*TASK*.
Update the lines below by replacing "nearest" with "closest" and keeping everything else the same. Leave the pictures out of your answer.

*EXERCISE INPUT*.
+++
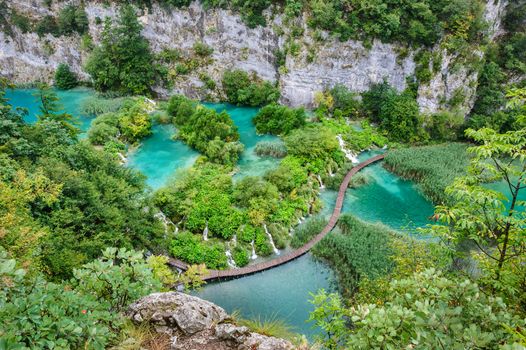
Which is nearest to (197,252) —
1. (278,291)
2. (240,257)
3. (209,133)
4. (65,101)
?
+++
*REPLY TO THE EXERCISE*.
Which is closest to (197,252) —
1. (278,291)
2. (240,257)
3. (209,133)
4. (65,101)
?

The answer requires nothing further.